## [TASKS TO CARRY OUT]
1. Name every state that the passage about Głowacki's early life and journalism says partitioned the Polish people out of political existence in the 18th century.
2. Write the next few sentences of the passage about Głowacki's early life and journalism, picking up after its final sentence.

## [PROVIDED TEXT]
:::

As a 15-year-old he joined the Polish 1863 Uprising against Imperial Russia. Shortly after his 16th birthday, he suffered severe battle injuries. Five months later he was imprisoned for his part in the Uprising. These early experiences may have precipitated the panic disorder and agoraphobia that would dog him through life, and shaped his opposition to attempting to regain Poland's independence by force of arms.
In 1872 at age 25, in Warsaw, he settled into a 40-year journalistic career that highlighted science, technology, education, and economic and cultural development. These societal enterprises were essential to the endurance of a people who had in the 18th century been partitioned out of political existence by Russia, Prussia and Austria. Głowacki took his pen name "Prus" from the appellation of his family's coat-of-arms.

:::

## [RECORDED INFORMATION]
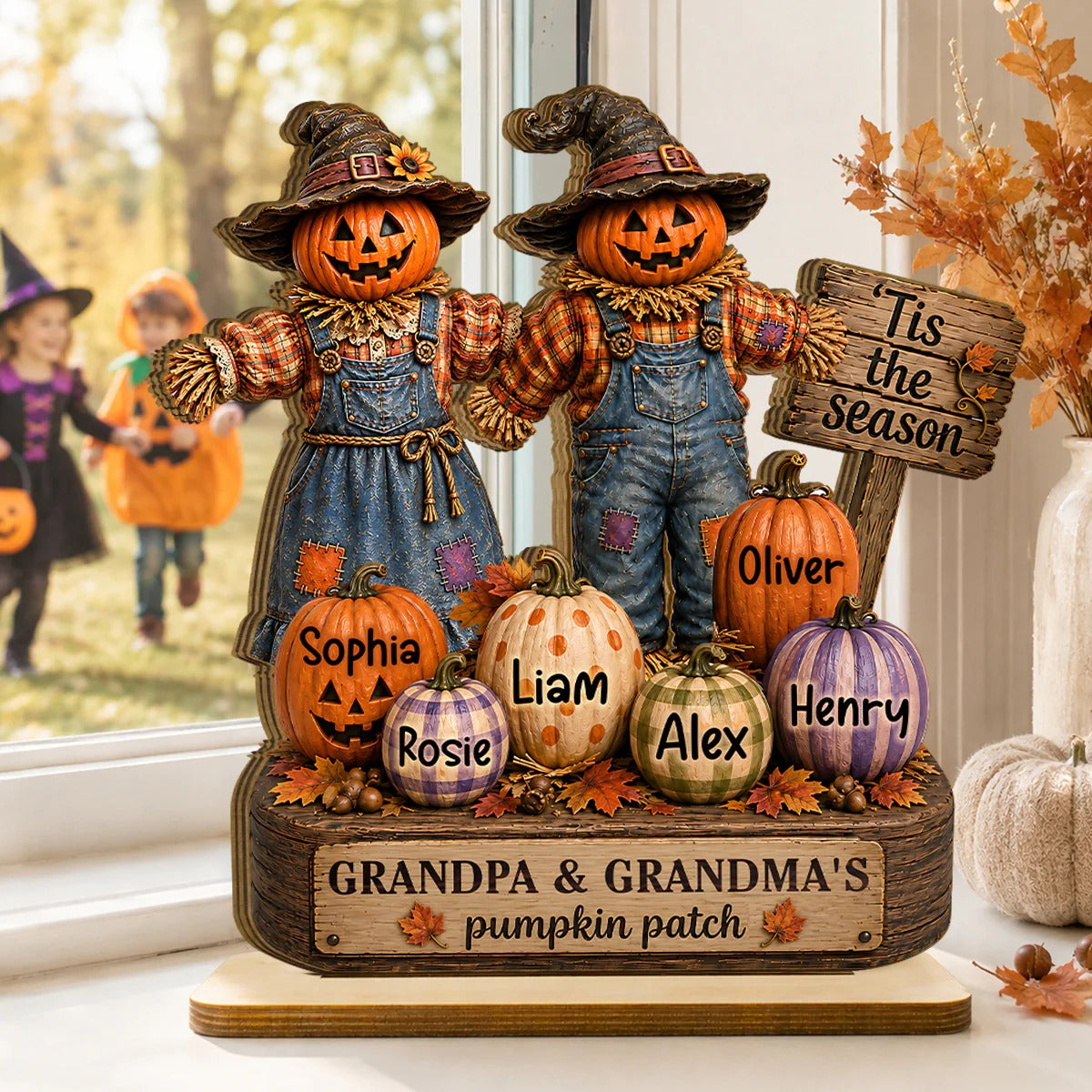 Grandparents' Pumpkin Patch Scarecrow - Personalized 2-Layered Wooden Plaque - Halloween Fall Decor for  Grandparents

:::

## [RESULTS]
1. Russia, Prussia, Austria

2.
As a sideline he wrote short stories. Succeeding with these, he went on to employ a larger canvas; over the decade between 1884 and 1895, he completed four major novels: The Outpost, The Doll, The New Woman and Pharaoh. The Doll depicts the romantic infatuation of a man of action who is frustrated by his country's backwardness. Pharaoh, Prus' only historical novel, is a study of political power and of the fates of nations, set in ancient Egypt at the fall of the 20th Dynasty and New Kingdom.